• Your goal
Go to the line that contains "Kirjailija Jussi Marttila" and transcribe from there to the end of the entries, that line and the last one included.

• Excerpted records
==========

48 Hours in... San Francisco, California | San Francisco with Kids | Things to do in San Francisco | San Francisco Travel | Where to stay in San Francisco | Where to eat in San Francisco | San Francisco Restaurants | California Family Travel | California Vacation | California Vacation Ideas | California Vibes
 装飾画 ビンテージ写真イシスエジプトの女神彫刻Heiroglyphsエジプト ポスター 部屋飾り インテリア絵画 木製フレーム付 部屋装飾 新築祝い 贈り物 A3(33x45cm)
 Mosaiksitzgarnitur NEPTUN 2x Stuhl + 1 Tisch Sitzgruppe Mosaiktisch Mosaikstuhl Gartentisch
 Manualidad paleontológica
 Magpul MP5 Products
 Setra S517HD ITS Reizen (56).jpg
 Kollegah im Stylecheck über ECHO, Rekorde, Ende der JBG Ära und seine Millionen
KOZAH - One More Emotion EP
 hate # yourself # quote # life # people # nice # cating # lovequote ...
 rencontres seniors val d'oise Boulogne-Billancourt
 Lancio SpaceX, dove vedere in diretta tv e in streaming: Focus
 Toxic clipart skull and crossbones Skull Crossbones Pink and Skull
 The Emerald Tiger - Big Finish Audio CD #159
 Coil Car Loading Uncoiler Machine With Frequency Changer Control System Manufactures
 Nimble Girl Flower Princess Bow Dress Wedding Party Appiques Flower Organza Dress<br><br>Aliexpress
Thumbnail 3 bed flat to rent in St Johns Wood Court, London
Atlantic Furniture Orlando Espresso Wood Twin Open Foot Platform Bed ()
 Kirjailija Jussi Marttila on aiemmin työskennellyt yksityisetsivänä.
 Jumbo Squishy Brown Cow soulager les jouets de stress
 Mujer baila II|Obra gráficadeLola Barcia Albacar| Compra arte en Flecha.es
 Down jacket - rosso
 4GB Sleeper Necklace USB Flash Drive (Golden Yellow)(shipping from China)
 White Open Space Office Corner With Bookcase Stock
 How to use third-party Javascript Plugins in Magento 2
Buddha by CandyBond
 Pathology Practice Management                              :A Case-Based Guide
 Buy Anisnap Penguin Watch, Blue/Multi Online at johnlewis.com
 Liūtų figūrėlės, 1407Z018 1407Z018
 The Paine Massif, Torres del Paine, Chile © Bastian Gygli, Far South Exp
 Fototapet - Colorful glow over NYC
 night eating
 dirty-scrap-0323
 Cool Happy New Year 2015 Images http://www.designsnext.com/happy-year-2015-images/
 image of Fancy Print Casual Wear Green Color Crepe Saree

==========

• Task answer
 Kirjailija Jussi Marttila on aiemmin työskennellyt yksityisetsivänä.
 Jumbo Squishy Brown Cow soulager les jouets de stress
 Mujer baila II|Obra gráficadeLola Barcia Albacar| Compra arte en Flecha.es
 Down jacket - rosso
 4GB Sleeper Necklace USB Flash Drive (Golden Yellow)(shipping from China)
 White Open Space Office Corner With Bookcase Stock
 How to use third-party Javascript Plugins in Magento 2
Buddha by CandyBond
 Pathology Practice Management                              :A Case-Based Guide
 Buy Anisnap Penguin Watch, Blue/Multi Online at johnlewis.com
 Liūtų figūrėlės, 1407Z018 1407Z018
 The Paine Massif, Torres del Paine, Chile © Bastian Gygli, Far South Exp
 Fototapet - Colorful glow over NYC
 night eating
 dirty-scrap-0323
 Cool Happy New Year 2015 Images http://www.designsnext.com/happy-year-2015-images/
 image of Fancy Print Casual Wear Green Color Crepe Saree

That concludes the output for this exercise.